Outside the speech given by President Donald Trump at Phoenix, Ariz. on Aug. 22, a riot broke out with violence directed at both Trump supporters and the police who were protecting the scene as police used gas to disperse the crowd.
The incident started after police said rocks and water bottles were thrown at them.
Although mild compared to the violence that erupted in Charlottesville, Va. where counter-protester Heather Heyer was killed, it is just the latest in what is becoming a scourge of political violence across the country — where speaking is not enough and protesters and counter-protesters are taking matters into their own hands.

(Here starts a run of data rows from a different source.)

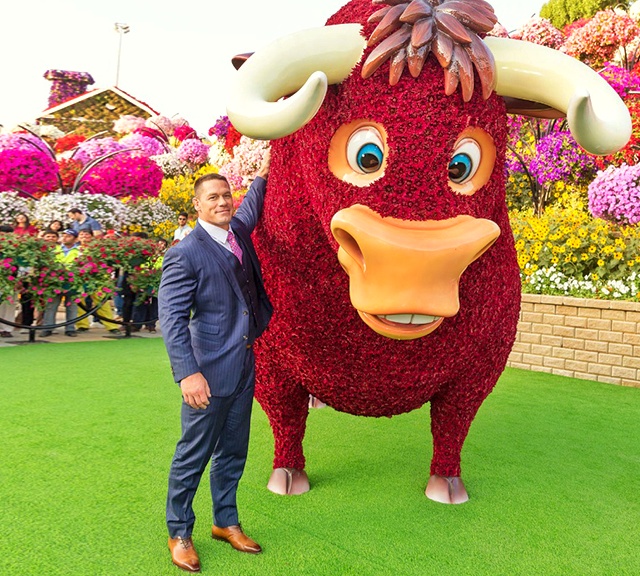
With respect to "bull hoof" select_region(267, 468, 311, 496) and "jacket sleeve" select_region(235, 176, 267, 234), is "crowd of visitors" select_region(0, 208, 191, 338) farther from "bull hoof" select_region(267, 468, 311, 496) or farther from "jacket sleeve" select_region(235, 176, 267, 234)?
"jacket sleeve" select_region(235, 176, 267, 234)

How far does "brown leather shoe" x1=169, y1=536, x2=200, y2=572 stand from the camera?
91.8 inches

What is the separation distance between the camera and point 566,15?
21484mm

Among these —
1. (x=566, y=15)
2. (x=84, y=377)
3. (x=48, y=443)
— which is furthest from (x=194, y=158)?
(x=48, y=443)

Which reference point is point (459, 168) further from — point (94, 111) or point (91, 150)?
point (94, 111)

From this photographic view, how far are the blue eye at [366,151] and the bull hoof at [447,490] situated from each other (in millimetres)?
1627

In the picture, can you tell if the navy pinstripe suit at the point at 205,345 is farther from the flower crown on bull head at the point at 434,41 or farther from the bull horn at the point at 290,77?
the flower crown on bull head at the point at 434,41

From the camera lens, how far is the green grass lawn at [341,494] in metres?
2.48

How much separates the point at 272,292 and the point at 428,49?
45.1 inches

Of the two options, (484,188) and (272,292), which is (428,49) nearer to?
(484,188)

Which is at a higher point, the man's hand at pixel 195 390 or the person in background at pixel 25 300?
the man's hand at pixel 195 390

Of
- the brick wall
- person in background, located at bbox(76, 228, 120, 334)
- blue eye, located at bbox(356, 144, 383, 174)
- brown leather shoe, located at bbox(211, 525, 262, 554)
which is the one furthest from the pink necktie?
person in background, located at bbox(76, 228, 120, 334)

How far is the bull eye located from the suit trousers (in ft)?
3.16

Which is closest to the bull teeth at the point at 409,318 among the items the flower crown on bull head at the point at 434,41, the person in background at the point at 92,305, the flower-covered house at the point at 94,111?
Answer: the flower crown on bull head at the point at 434,41

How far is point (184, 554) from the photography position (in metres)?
2.36
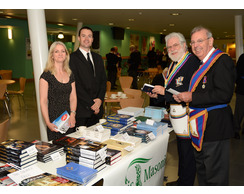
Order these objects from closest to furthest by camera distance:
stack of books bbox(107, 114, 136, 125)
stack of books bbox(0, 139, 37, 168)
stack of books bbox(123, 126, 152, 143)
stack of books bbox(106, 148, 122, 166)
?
stack of books bbox(0, 139, 37, 168) < stack of books bbox(106, 148, 122, 166) < stack of books bbox(123, 126, 152, 143) < stack of books bbox(107, 114, 136, 125)

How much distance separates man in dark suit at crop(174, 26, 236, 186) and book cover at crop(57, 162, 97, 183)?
3.28ft

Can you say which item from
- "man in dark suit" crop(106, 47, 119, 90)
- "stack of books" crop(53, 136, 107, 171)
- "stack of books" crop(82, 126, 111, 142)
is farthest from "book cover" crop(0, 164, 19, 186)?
"man in dark suit" crop(106, 47, 119, 90)

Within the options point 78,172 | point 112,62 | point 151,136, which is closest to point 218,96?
point 151,136

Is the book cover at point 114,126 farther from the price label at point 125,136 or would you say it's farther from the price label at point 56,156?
the price label at point 56,156

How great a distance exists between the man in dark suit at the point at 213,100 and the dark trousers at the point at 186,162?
1.05ft

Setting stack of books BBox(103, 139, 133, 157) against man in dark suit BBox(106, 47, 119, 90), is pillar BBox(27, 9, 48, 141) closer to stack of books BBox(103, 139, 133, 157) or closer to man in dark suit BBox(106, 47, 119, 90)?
stack of books BBox(103, 139, 133, 157)

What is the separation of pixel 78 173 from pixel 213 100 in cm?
117

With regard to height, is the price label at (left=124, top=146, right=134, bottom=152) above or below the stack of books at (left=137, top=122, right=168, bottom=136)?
below

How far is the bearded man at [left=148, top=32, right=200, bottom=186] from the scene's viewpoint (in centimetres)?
238

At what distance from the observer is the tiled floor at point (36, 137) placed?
3396 millimetres

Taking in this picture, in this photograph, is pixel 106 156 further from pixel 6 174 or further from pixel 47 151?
pixel 6 174

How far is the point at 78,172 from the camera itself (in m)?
1.60

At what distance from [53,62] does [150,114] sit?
4.29 ft

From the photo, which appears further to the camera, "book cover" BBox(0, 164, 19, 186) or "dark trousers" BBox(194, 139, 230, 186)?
"dark trousers" BBox(194, 139, 230, 186)
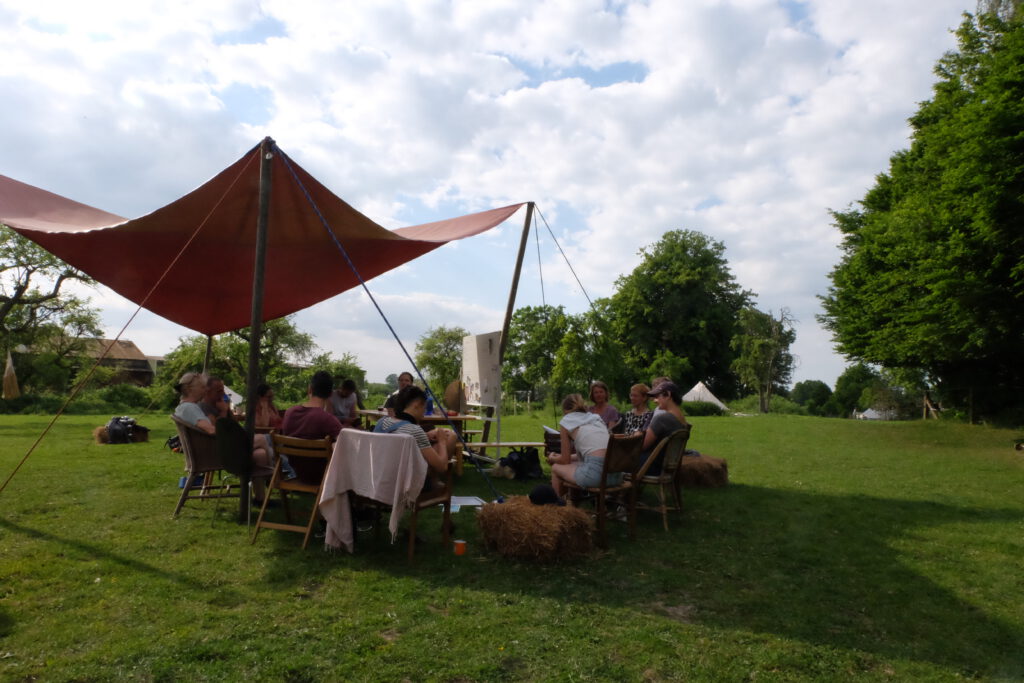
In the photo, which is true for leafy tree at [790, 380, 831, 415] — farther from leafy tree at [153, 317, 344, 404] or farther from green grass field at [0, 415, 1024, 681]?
green grass field at [0, 415, 1024, 681]

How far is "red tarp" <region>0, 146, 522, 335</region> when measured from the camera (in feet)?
21.7

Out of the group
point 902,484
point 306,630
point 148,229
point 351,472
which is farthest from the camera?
point 902,484

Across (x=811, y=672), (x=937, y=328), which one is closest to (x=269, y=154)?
(x=811, y=672)

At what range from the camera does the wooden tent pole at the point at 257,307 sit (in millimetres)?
5652

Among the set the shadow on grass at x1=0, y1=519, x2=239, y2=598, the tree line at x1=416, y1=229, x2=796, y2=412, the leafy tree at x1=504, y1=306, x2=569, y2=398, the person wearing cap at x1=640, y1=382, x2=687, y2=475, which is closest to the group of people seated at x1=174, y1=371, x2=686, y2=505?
the person wearing cap at x1=640, y1=382, x2=687, y2=475

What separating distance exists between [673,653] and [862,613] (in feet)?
4.60

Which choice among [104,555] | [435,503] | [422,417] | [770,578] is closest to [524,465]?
[422,417]

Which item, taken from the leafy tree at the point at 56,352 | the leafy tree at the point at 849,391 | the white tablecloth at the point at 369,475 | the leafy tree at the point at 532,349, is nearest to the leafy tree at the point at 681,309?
the leafy tree at the point at 532,349

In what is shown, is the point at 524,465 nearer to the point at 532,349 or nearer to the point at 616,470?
the point at 616,470

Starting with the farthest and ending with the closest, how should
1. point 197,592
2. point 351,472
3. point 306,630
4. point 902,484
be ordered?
point 902,484 < point 351,472 < point 197,592 < point 306,630

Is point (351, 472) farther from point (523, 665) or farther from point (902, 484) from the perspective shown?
point (902, 484)

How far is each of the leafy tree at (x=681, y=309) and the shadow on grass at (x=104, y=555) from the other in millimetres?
35617

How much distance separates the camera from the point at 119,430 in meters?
11.6

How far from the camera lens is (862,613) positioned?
394 centimetres
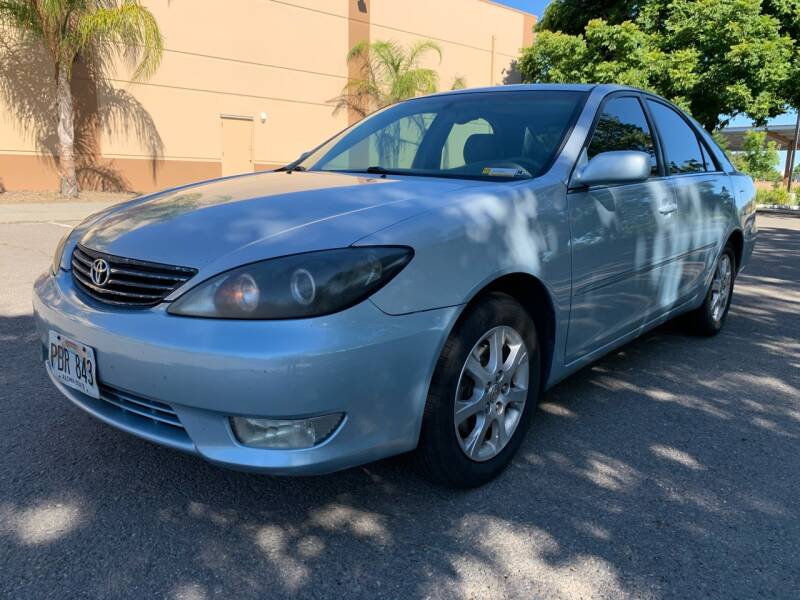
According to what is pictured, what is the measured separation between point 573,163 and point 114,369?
1.97 meters

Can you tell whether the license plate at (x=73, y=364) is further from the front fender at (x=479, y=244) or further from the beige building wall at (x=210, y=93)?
the beige building wall at (x=210, y=93)

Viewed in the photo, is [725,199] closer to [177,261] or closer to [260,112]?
[177,261]

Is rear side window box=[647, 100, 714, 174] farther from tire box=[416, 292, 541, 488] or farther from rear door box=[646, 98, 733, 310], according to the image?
tire box=[416, 292, 541, 488]

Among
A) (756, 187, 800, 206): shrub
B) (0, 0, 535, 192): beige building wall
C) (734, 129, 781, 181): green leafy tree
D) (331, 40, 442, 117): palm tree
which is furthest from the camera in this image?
(734, 129, 781, 181): green leafy tree

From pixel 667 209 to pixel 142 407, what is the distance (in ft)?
8.96

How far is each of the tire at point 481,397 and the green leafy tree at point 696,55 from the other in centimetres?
1721

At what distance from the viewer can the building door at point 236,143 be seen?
62.5ft

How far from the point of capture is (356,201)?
92.1 inches

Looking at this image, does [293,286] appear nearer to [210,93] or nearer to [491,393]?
[491,393]

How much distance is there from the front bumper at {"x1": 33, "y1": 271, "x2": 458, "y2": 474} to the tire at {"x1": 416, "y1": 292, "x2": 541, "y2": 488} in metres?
0.10

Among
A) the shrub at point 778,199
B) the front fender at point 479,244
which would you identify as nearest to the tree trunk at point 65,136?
the front fender at point 479,244

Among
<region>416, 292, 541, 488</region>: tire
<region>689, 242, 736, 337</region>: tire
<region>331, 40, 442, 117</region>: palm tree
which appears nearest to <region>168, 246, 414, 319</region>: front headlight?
<region>416, 292, 541, 488</region>: tire

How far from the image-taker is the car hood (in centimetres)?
203

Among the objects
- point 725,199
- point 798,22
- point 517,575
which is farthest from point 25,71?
point 798,22
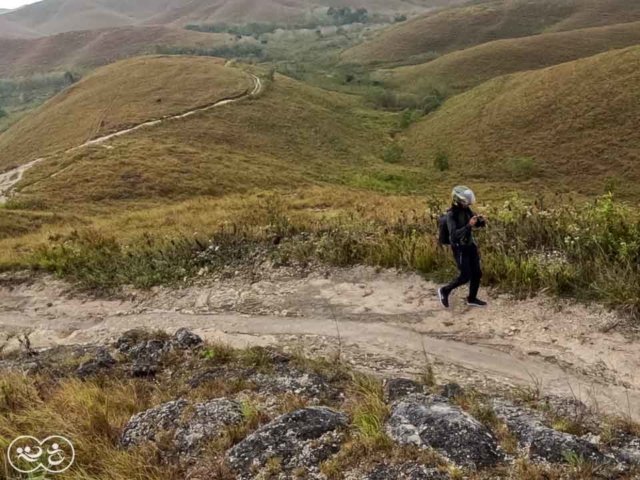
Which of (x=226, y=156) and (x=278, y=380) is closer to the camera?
(x=278, y=380)

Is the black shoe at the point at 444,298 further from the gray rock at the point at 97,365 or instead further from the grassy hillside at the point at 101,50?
the grassy hillside at the point at 101,50

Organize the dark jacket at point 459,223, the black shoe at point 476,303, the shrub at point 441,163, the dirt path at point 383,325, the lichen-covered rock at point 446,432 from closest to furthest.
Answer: the lichen-covered rock at point 446,432 < the dirt path at point 383,325 < the dark jacket at point 459,223 < the black shoe at point 476,303 < the shrub at point 441,163

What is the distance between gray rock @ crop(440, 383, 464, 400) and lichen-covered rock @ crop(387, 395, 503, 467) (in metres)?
0.49

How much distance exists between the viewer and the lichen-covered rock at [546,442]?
15.3 ft

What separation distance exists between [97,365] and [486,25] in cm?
16315

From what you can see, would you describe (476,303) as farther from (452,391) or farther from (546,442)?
(546,442)

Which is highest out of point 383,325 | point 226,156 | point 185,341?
point 185,341

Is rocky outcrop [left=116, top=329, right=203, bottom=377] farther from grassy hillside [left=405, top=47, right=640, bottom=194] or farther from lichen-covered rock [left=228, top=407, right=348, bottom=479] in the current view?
grassy hillside [left=405, top=47, right=640, bottom=194]

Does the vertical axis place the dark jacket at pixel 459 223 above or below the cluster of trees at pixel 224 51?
below

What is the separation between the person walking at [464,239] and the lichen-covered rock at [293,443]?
3.78 metres

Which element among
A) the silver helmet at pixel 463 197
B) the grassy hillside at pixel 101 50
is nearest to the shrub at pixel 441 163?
the silver helmet at pixel 463 197

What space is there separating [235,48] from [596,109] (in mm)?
138085

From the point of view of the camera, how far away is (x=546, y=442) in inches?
191

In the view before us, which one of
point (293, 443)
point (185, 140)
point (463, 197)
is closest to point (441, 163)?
point (185, 140)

Similar incidents have been occurring recently. In Boston, Mass. on Aug. 19, protesters threw rocks and bottles of urine at police at demonstrations.
In Portland, Oreg. on June 4, glass bottles and bricks were thrown at police by groups of anti-fascists (“Antifa”) who showed up to disrupt a rally by supporters of President Donald Trump.
On Inauguration Day in Washington, D.C., rocks and bottles were thrown at police.
See a pattern?
Media and establishment figures are not helping matters.
The Washington Post in the wake of violence in Charlottesville published an oped by John Hopkins University associate professor N.B.D. Connolly that explicitly calls for political violence.
“Start throwing rocks,” Connolly wrote.
Which, they already are. But then, Connolly knows that.
Elsewhere, the reality is that political violence is being normalized. Legitimized.
Comedian Kathy Griffin it will be remembered depicted the decapitation of Trump.
The New York City Public Theatre production of William Shakespeare’s “Julius Caesar” depicted the assassination of Trump, turning what was a warning against political violence into a spectacle promoting it against the sitting President.
Democrat Missouri State Senator Maria Chappelle-Nadal called for Trump’s assassination — and still has not resigned.
In June, a left-wing lunatic armed to the teeth shot U.S. Rep. Steve Scalise (R-La.) who is still recovering from his injuries.
None of this really needs to be centrally orchestrated or planned. There does not need to be a grand strategy. Revolutions rarely start in such pre-conceived fashion. Rather, they occur at opportune moments later when a government appears weak, and so groups coalesce and roll the dice.
Which is why leaders on the left need to start speaking up. Only a year ago, The Washington Post penned an editorial, “Violence is never the answer” in response to violence against Trump supporters in San Jose, Calif.
A year later, now the paper is publishing opeds advocating for that very violence.
In a statement after the riot in Phoenix, Americans for Limited Government President Rick Manning urged, “Hillary Clinton, Bernie Sanders and Elizabeth Warren should all denounce the attempt by the violent political wing of the Democrat Party known as Antifa, Black Lives Matter and Resist to shut down a speech by the President to his supporters. The effect of these Democrat Party surrogate groups is to attempt stifle and intimidate Americans from being able to attend an event featuring the duly elected President of the United States. Democrat Party leaders face a crossroads of whether to embrace violence as a legitimate means of political protest or to denounce it.”
To prevent this violence from becoming legitimized, political leaders must stand up — now — and delegitimize it. Before it is too late. This can get much worse before the end.
Robert Romano is the Vice President of Public Policy of Americans for Limited Government.